Patients whose tumor-cell sequencing cannot be compared to their normal-cell sequencing run the risk of being misdiagnosed, researchers said.

“The field of precision medicine isn’t taking into account population differences. The approaches being used are imprecise when you look at very specific populations,” said John Carpten, one of the study’s lead authors and director of the Institute of Translational Genomics at the Keck School of Medicine of USC.

The study, published October 19, in the journal BMC Medical Genomics, found that precision medicine using a tumor-only approach to guide therapeutic intervention is less precise for people whose ancestors are from Latin America, Africa and Asia.

“You might be getting the wrong therapy simply because of our lack of understanding of the genetic architecture of your ancestry,” said David W. Craig, the study’s senior author and vice chair of the Keck School of Medicine’s Department of Translational Genomics. “These findings argue that we’re really not doing a very good job of doing precision medicine for many populations.”

Many hospitals, especially in underdeveloped nations, collect tumor tissue for research purposes without collecting normal tissue for comparison. Without normal cell samples, it is difficult to determine which mutations potentially cause cancer and which are benign variants in the human genome.

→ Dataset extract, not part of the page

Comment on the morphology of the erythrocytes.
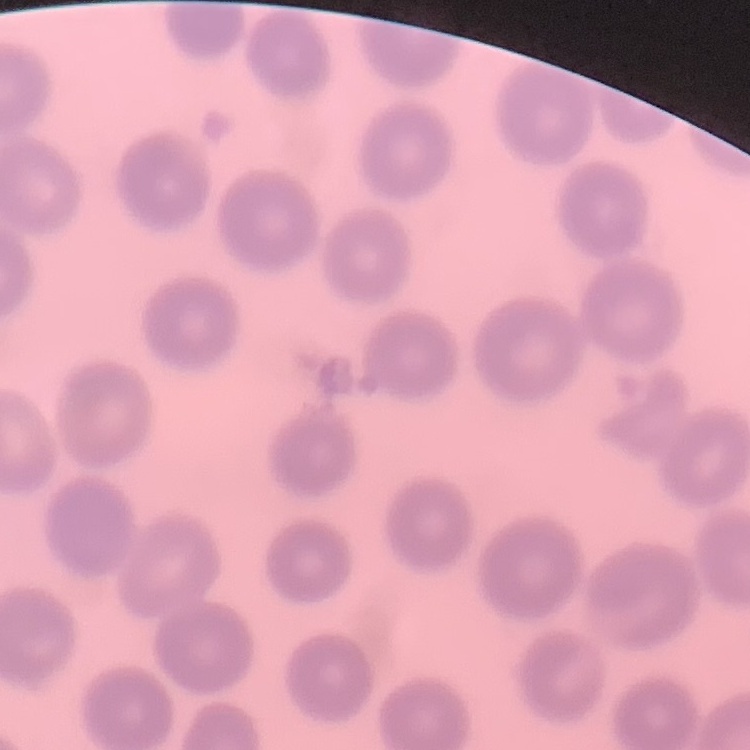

“It is very difficult to identify a somatic, or potentially cancer-causing, variant when you don’t have a germline, or normal, sample,” said Rebecca Halperin, an assistant research professor of the Arizona-based Translational Genomics Research Institute (TGen) and the study’s other lead author.

The other part of the problem is that most of the tens of thousands of individuals worldwide who have undergone whole-genome sequencing—the spelling out of the nearly 3 billion chemical bases in their DNA—are of European descent. This creates a bias in existing databases, which are used to exclude potentially inaccurate results called false-positive variants.

European ancestry turns out to be among the least diverse genetically. This population, particularly Scandinavians, has the fewest genetic variants, the study said.

There is a need to sample more people from more diverse parts of the world, Carpten said.

People whose ancestry can be traced to less developed parts of the world—areas that have experienced the most rapid population increases in recent history—have the most genetic variants. Bangladeshi people, for example, possess one of the world’s most diverse genomes.

The scientific community is beginning to see the shortfalls of precision medicine, said Rick Kittles, a premier scientist in population genetics and cancer.

“This study goes beyond the barriers to participation and provides insight on the lack of genetic data from diverse populations and its impact on the value and utility of precision medicine,” said Kittles, a founding director of the Division of Health Equities at City of Hope. “There is still much work to be done in order for all communities to benefit from precision medicine.”